— The tasks —
a. In the guide on convincing an ex that you are no longer insecure, why should someone not contact their ex at all during the No Contact period? Answer in one to three sentences.
b. Carry the guide on convincing an ex that you are no longer insecure forward from its final sentence.

— Page excerpt —
====

Now that you have a list of little things you can do each day to work on becoming more confident…

You’re welcome!

I’m going to give you a step by step guide to convincing your ex that you are no longer insecure!

Step By Step Guide To Convincing Your Ex You’re Not Insecure

I’m going to start this process off at the very beginning and assume that you have not yet completed a No Contact period or are in the process of completing your No Contact period.

What is a No Contact period? Check it out here. EBR also has a whole book on how to be as successful as possible during No Contact and you can check that out here.

1. Do a Successful No Contact

There is this quote I really like and I think it will really resonate with you.

Side note, I have no idea who said this.

Anyway, the quote is:

“CONFIDENCE IS SILENT. INSECURITIES ARE LOUD.”

You can interpret this quote to mean a variety of things. However, I WANT you to interpret this quote to mean that confident people are silent and insecure people stay loud.

I want you to keep this quote in the back of your mind as you complete your No Contact period. Use this as motivation to NOT contact your ex at all and to stick to your No Contact period under all circumstances.

Reaching out during this time at all is just going to remind your ex of how you came off as insecure during the relationship. You want him to completely forget those feelings and giving him space during the No Contact period. Allowing him to do this and it will make you seem more confident in his eyes.

While you are in No Contact, use your time in No Contact to work on your self-confidence so that once your No Contact period is over you are oozing confidence.

Your ex will be attracted to your new found confidence and the fact that you have taken control of your life.

2. Show Yourself Off

During your No Contact period, I want you to really work on building up your confidence. Use a few of the methods we talked about above.

Then I want you to get comfortable with posting about your new accomplishments on social media.

For example, if you try something new that you have always wanted to do, let’s say rock climbing, I want you to post on social media that you went rock climbing and had the best time and can’t wait to do it again!

This will show your ex that you are growing as a person and becoming more confident in yourself and your abilities.

3. Have a Really Good First Text

Once you have successfully completed your No Contact period, I want you to send a really great first text message.

“Hey” is not a good first text message

“Hey, I miss you” is worse.

I want your first text message to show him that you are doing fine on your own.

If you need help coming up with a really good first text message, I would encourage you to check out this article. The Texting Bible also has really good texting ideas that you can use and adapt for your specific ex boyfriend and scenario.

For your specific scenario, I would also avoid “Memory Texts” and “Damsel in Distress Texts” as first text messages as these types of text messages could potentially backfire and reinforce, in your ex’s mind, that you are still insecure.

====

— Information shown —
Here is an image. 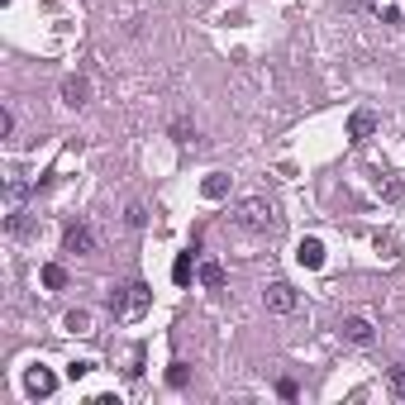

====

— Responses by task —
a. Contacting the ex during No Contact would only remind him of how insecure you seemed during the relationship. Giving him space lets him forget those feelings and makes you seem more confident in his eyes.

b.
You can use these kinds of texts later, but only after you have convinced your ex that you are a confident, UG, rockstar!

3. Text Him With Confidence

While you are building rapport and moving along through the texting phase, I want you to keep the tips above in mind.

Each and every text should have a point.

No, you are still not allowed to text him “Hey.”

Each and every one of your texts should be awesome and oozing with confidence.

I also want you to keep up with doing things to build up your confidence and posting about it on social media. You can read more about that here.

Another thing to master during this phase is to be prepared to react confidently in all scenarios. Especially, those scenarios where you may have reacted insecurely before.

This is so important and this is where you are truly going to be able to start convincing your ex that you are not insecure.

For example, if you used to get upset and gnat your ex when he wouldn’t call you after work then you need to change your approach and not get upset and gnat him if he does this again.

It is important during this phase to SHOW him that you have changed.

Take a look at the below screenshots:

Screenshot 1 is how an insecure person would react in the above example.

Screenshot 2 and 3 shows two options of how a secure person would react.

Do you see the difference. You need to try to be Screenshot 2 or 3.

5. Ooze Confidence During Your First Meet Up

Now, if you’ve been doing a good job with the steps above, it is likely that your ex is going to want to meet up with you to be around the all-new-confident-you!

When you do get this meet up, here are a few tips to keep in mind:

  • Do not be too available – when arranging the meet up, do not be available at any time or at every time that he offers. Remember, you are now confident and UG and you have your own life and activities. These should have you way too busy to accept a last minute invite or to be overly available for whenever he is. Don’t be afraid to turn him down if you are not available. Don’t you dare cancel your plans to meet up with him at the last minute!!! And you definitely don’t owe him a blow-by-blow account of your schedule.
  • Look really good – look super hot! You want him to literally think that you are a new person! Don’t overdo it to the point where you don’t feel confident in yourself or like yourself, but make him eat his heart out. And don’t look like you are trying “too hard.” Think beautiful and effortless.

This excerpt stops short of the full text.